Il a néanmoins tenu à saluer l’engagement de Nairobi : «Les Kényans ont fait absolument tout ce que nous leur avons demandé de faire». Mais derrière cette reconnaissance polie se cache un constat d’échec: l’architecture initiale de la mission n’était pas à la hauteur du défi sécuritaire haïtien.

Une décision lourde de portée politique et diplomatique

L’annonce américaine dépasse le simple champ militaire. Elle révèle une réaffirmation de la doctrine classique de Washington: face à l’instabilité chronique d’Haïti, aucune autre puissance ne peut réellement diriger une mission internationale sans l’appui direct des États-Unis.
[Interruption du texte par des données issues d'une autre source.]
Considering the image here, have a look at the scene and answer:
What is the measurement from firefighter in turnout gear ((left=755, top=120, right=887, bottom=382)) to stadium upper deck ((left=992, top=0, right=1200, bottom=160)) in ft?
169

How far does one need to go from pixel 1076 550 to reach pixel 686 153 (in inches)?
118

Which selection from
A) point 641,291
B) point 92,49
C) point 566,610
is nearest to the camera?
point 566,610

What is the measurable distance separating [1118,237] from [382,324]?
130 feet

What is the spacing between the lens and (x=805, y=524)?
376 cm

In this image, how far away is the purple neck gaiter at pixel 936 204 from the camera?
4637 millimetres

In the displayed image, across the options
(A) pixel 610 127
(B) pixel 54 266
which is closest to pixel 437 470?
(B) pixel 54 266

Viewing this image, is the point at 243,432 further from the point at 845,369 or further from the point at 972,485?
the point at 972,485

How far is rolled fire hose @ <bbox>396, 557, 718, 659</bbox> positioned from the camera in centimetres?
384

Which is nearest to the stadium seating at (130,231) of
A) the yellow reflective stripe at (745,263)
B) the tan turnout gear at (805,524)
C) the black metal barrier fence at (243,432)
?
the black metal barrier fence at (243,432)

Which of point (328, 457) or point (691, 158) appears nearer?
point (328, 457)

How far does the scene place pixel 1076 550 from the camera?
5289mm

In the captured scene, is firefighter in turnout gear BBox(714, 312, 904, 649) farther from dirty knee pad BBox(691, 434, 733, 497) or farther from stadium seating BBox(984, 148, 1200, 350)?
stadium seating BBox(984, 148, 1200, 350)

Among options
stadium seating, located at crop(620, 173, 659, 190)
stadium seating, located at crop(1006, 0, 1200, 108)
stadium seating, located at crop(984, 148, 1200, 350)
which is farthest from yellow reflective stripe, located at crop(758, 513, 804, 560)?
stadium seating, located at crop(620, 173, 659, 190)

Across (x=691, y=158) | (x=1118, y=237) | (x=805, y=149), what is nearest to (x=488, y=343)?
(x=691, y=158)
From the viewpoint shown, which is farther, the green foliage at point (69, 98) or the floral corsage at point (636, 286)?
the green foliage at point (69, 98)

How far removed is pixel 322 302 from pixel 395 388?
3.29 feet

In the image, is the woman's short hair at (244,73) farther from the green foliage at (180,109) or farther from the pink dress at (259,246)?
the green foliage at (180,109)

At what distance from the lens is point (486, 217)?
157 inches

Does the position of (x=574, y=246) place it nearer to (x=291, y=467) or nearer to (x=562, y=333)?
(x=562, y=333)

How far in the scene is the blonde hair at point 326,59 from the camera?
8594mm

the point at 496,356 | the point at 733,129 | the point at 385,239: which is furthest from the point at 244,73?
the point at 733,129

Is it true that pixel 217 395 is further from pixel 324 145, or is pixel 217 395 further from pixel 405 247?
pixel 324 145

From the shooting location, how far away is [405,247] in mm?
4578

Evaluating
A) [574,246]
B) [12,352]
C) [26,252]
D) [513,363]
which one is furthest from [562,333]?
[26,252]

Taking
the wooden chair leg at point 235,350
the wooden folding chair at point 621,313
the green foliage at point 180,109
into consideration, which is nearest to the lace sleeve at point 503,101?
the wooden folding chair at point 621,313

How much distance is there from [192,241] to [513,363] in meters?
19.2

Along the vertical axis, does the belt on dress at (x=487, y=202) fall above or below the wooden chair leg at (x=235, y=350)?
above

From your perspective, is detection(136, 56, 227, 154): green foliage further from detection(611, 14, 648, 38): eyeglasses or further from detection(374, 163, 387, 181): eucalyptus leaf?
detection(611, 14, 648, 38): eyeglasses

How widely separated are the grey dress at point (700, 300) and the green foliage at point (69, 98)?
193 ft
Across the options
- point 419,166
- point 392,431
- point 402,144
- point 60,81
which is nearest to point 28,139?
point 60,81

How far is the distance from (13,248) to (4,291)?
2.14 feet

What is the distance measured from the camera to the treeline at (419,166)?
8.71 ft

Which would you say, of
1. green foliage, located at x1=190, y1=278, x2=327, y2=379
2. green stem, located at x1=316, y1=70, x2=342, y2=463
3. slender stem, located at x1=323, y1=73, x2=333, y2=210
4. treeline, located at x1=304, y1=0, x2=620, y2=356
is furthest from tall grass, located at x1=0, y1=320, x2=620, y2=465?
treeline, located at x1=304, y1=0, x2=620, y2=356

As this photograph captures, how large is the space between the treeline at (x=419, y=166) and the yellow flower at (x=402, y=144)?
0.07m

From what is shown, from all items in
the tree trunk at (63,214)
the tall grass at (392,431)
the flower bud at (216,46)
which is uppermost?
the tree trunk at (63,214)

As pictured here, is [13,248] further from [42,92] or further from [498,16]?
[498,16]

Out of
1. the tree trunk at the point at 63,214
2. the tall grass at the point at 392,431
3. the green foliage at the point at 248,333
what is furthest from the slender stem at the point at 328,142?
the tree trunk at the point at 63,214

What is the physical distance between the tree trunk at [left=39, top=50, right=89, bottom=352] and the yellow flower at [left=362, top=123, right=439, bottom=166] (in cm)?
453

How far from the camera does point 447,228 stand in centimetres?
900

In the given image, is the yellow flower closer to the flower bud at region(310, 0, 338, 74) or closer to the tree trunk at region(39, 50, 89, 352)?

Ce retour assumé du «Tonton Sam» suscite autant d’attentes que de méfiance. D’un côté, beaucoup espèrent que la puissance logistique et militaire américaine donnera enfin à la mission une capacité d’action réelle contre les gangs. De l’autre, certains redoutent une nouvelle forme de tutelle, rappelant les longues périodes d’ingérence étrangère qui ont jalonné l’histoire du pays.

Le prochain test: l’ONU

Washington prévoit de soumettre une résolution au Conseil de sécurité afin de redéfinir le mandat de la MMSS. L’objectif : élargir ses effectifs, renforcer son arsenal logistique et lui accorder une marge de manœuvre opérationnelle plus robuste.

La question cruciale reste toutefois de savoir si cette nouvelle phase de la mission pourra obtenir des résultats rapides et visibles pour la population haïtienne, plongée depuis des années dans une spirale de violence et de crise institutionnelle.